Veröffentlicht am 04.05.2011 in Landespolitik

Die SPD-Landtagsfraktion hat in ihrer heutigen Sitzung folgende Erklärung zum eingestellten Parteiausschluss-Verfahren verabschiedet und sich damit dem gestrigen Beschluss des SPD-Landesvorstands angeschlossen:

Mit großem Entsetzen mussten wir in der vergangenen Woche zur Kenntnis nehmen, dass Thilo Sarrazin weiterhin Mitglied unserer Partei bleiben soll. Dieses wollen wir nicht so hinnehmen! Als im letzten Jahr das Buch „Deutschland schafft sich ab“ veröffentlicht wurde, entbrannte in der gesamten Gesellschaft eine Debatte über menschenunwürdige Thesen, die durch Thilo Sarrazin auch von einem SPD-Mitglied vertreten wurden.
Was Thilo Sarrazin von vererbbarer Intelligenz und fehlendem Integrationswillen bei muslimischen MigrantInnen anhand fragwürdiger Fakten in seinem Buch zu beweisen versuchte, hat nichts mit den sozialdemokratischen Werten gemeinsam, die wir alle in dieser Partei teilen und vertreten.
Jeder Mensch, der in eine Partei eintritt, entscheidet sich damit für Werte, die er für richtig hält und vertreten will.

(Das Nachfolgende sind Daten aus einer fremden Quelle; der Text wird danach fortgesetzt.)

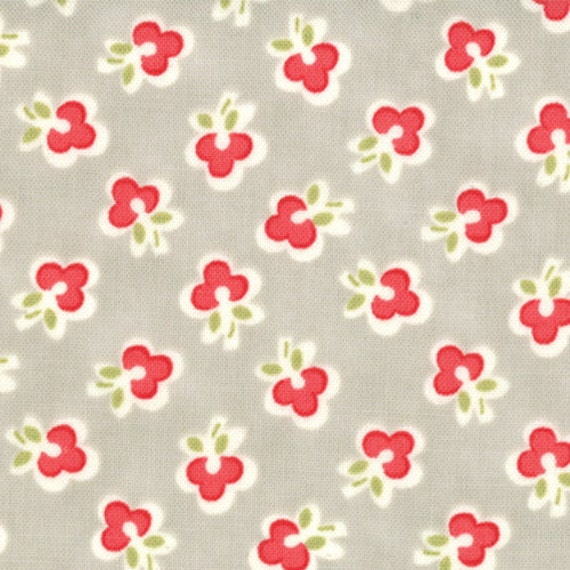 "32"" end of bolt piece - Vintage Modern FLANNEL - Floral Wish in Pebble Gray sku 55044-13F cotton fabric by Bonnie and Camille for Moda"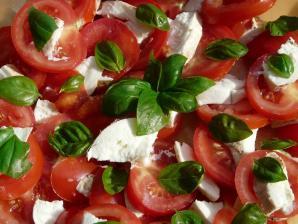 Здоровые салаты на вашем столе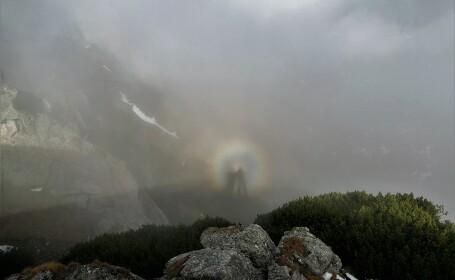Efectul Gloria, un fenomen extrem de rar, surprins în Munții Bucegi. Cum se formează
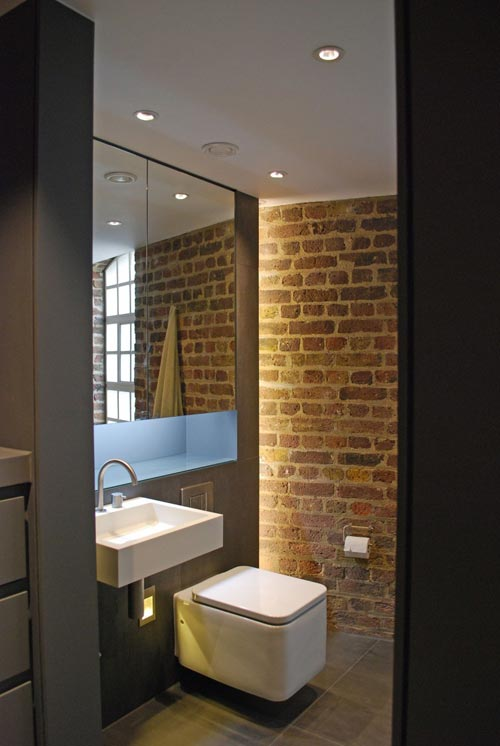 Industriële badkamer met moderne afwerking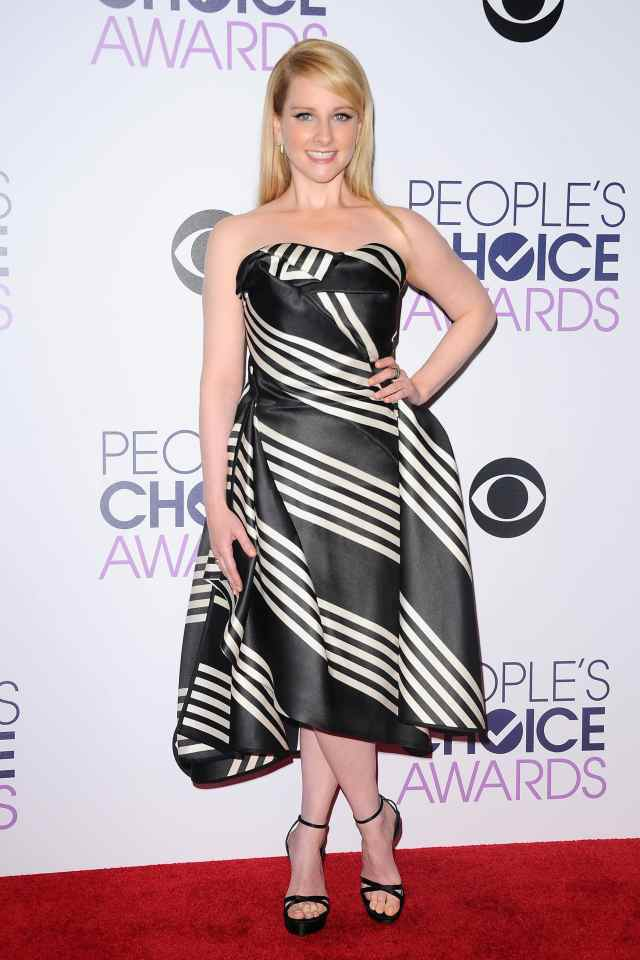 Melissa-Rauch-Sexy Toes photos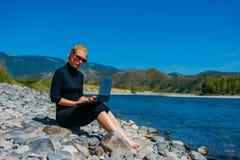 Freelancer z laptopem na naturze Blogger modnisia podróżnika biznesowej damy ładna dziewczyna pracuje plenerowego Młoda blond obraz stock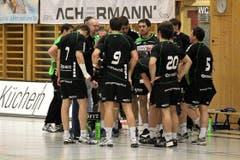 Der HC Kriens-Luzern beim Timeout. (Bild: Roger Zbinden/Neue LZ)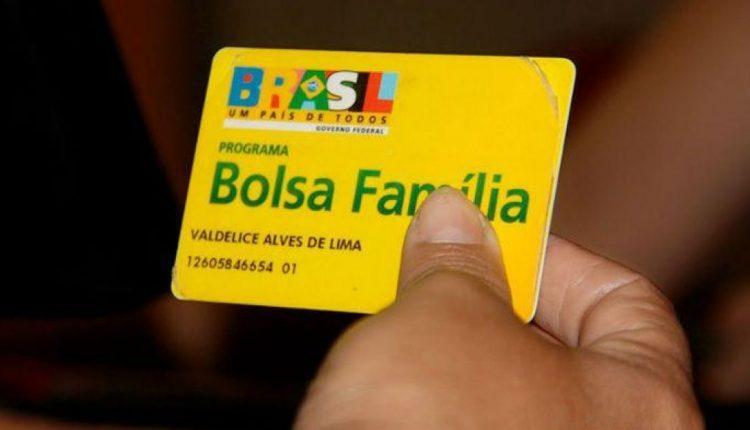 Bolsa Família em dobro: enquadramento em mão segurando cartão do bolsa família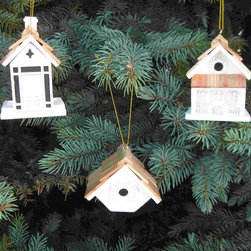 Home Bazaar, Inc. - Mixed Birding Assortment 3 (White) - The incredible details on our birdhouse and birdfeeder miniatures are sure to make them welcome additions to your Christmas tree. Each mixed set contains one 2044SS, 9001SS and 9033SS in White. Not intended for outdoor use. Individual Ornament: 3 H x 3 W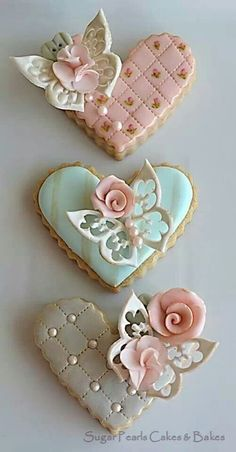 3D Beauty These cookies have an almost ethereal quality about them. The butterflies that sit delicately on top of the hearts seem to almost take flight!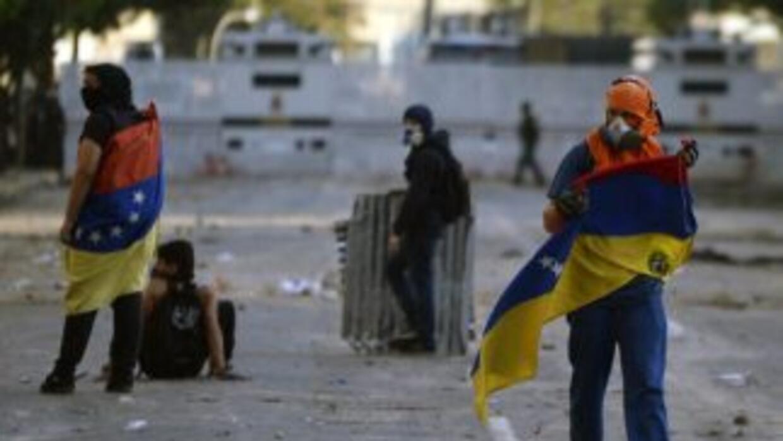 Dos personas fueron asesinadas en Caracas mientras recogían los escombro...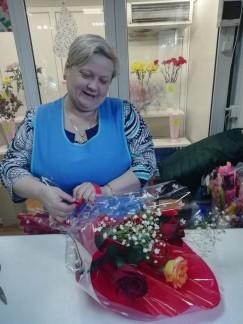8 марта салоны цветов работают с раннего утра до последнего клиента. Поток страждущих не иссякает весь день.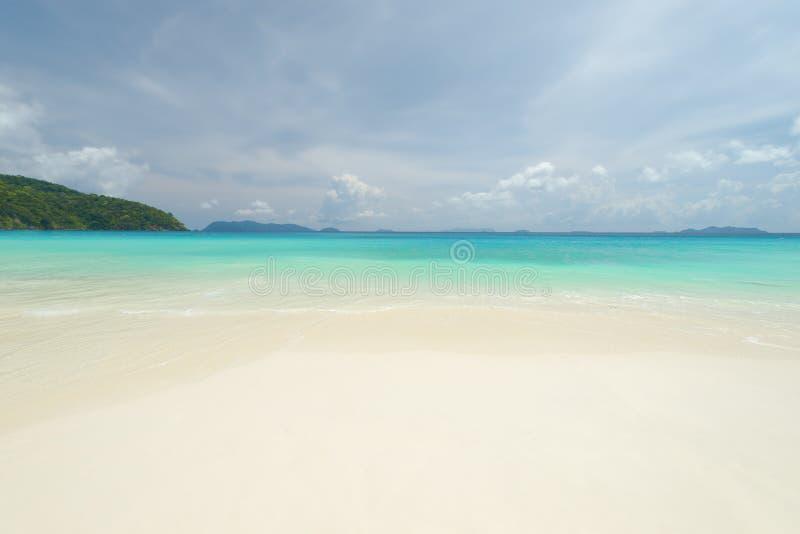 Fondo tropicale della spiaggia di vista del mare bello con l'orizzonte s blu fotografia stock libera da diritti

Wenn er dann im Laufe seiner Parteimitgliedschaft merkt, dass er einige Grundwerte nicht vertreten kann, sollte er über seine Mitgliedschaft erneut nachdenken. Äußert er sich aber in der Öffentlichkeit gegen die Grundwerte der Partei, muss die Partei entschlossen handeln. Nicht um ihm seine Meinung zu verbieten, sondern um zu zeigen, dass seine Thesen nicht die der Partei und ihrer Mitglieder sind. Dass die NPD mit Sarrazin auf ihren Wahlplakaten werben will, sagt genug aus.

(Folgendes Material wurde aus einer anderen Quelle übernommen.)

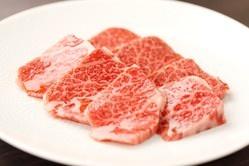 国産牛カルビ…霜降りの美味しいお肉をリーズナブルにご提供!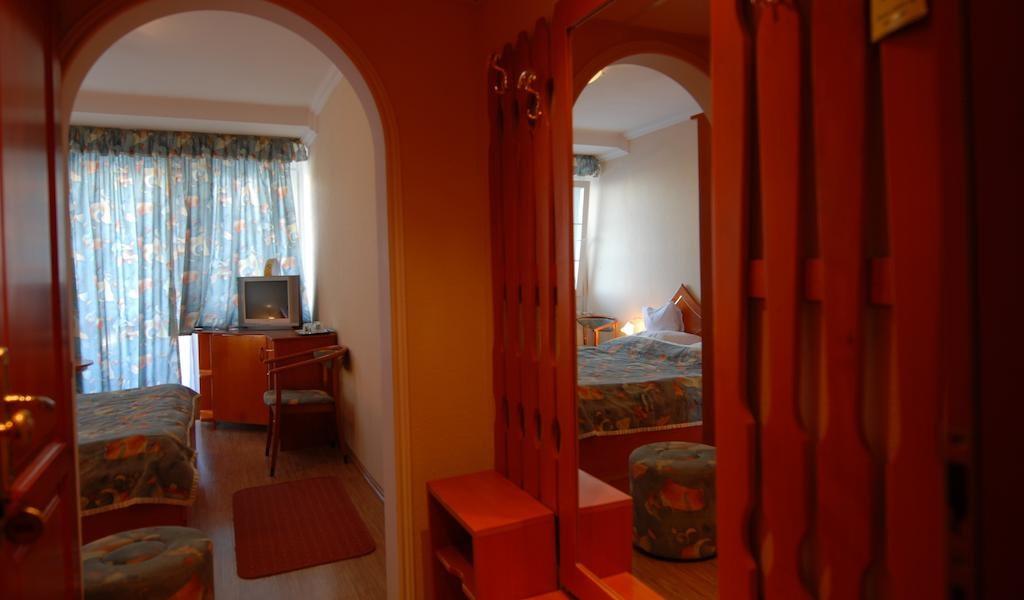 Double Room 2-min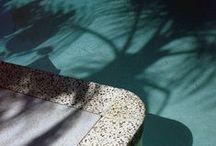 au bord de la piscine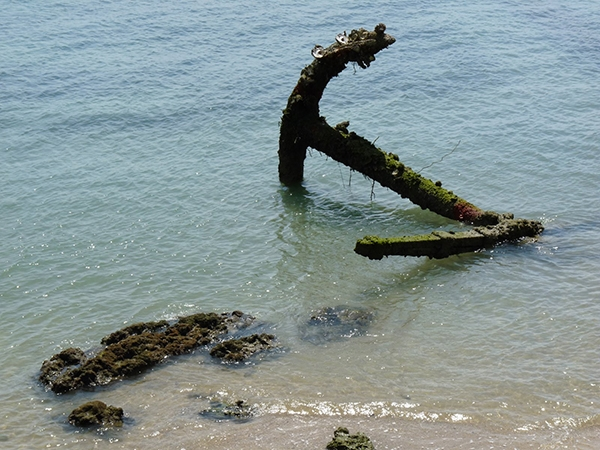 Anchor in Indian Ocean, Tanzania 2009. Photo: Farah N. Mawani
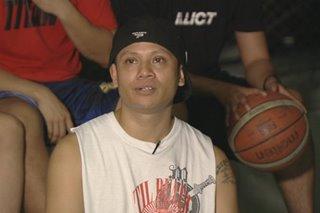 Pinoy rapper nagpapaganda ng mga basketball court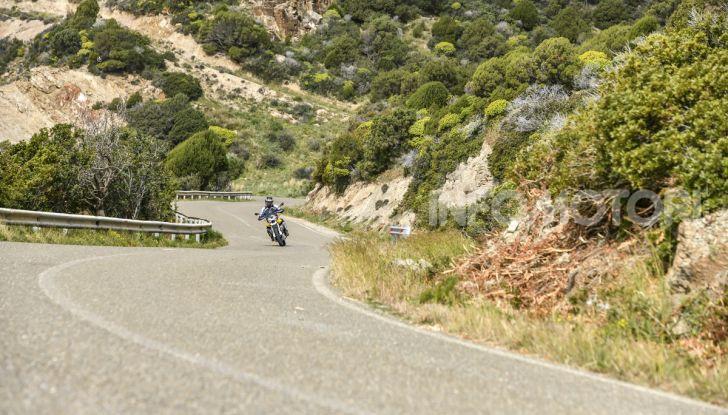 Prova su strada Moto Guzzi V85TT: caratteristiche, prezzo e opinioni - Foto 27 di 116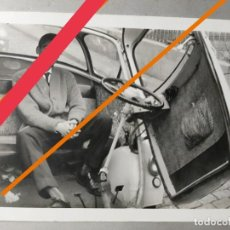 Photographie ancienne: ANTIGUA FOTOGRAFÍA. AUTOMÓVIL O COCHE BMW ISETTA O SIMILAR. FOTO AÑOS 60.. Lote 288210248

Dass Thilo Sarrazin nun weiterhin das gleiche Parteibuch behalten darf wie wir, trifft uns sehr. Wie kann man einem Rechtspopulisten wie Sarrazin lediglich das Versprechen abnehmen, sein fremdenfeindliches Gedankengut nicht mehr in der Öffentlichkeit preiszugeben? Jeder Mensch hat das Grundrecht der Meinungsfreiheit, auch jemand, der unsere Werte nicht vertritt. Jedoch hat das von ihm vertretene Gedankengut keinen Platz in unseren Reihen und steht in keinem Zusammenhang mit unseren Grundwerten Freiheit, Gerechtigkeit und Solidarität!
Unser Gesellschaftsbild ist mit dem Thilo Sarrazins nicht vereinbar. Unsere Grundwerte sind Freiheit, Gerechtigkeit und Solidarität. Das sind sie seit der Gründung der SPD und das werden sie immer sein. Das sind die Werte, für die jede Genossin und jeder Genosse in diese Partei eingetreten ist. Und diese sind nicht beliebig und sind kaum falsch zu verstehen. Unsere Verantwortung diesen Werten gegenüber ist stetig und nicht variabel. Weder an jedem normalen Tag, noch zu einem Wahltag hin. Ein Parteiausschlussverfahren sollte daher nicht auf dem bequemsten Weg gelöst werden, sondern vielmehr auf dem gerechtesten, der von der Mehrheit unserer Genossinnen und Genossen unterstützt wird. Wir können kein Verständnis für den Ablauf des Verfahrens bzw. für dessen Ergebnis aufbringen.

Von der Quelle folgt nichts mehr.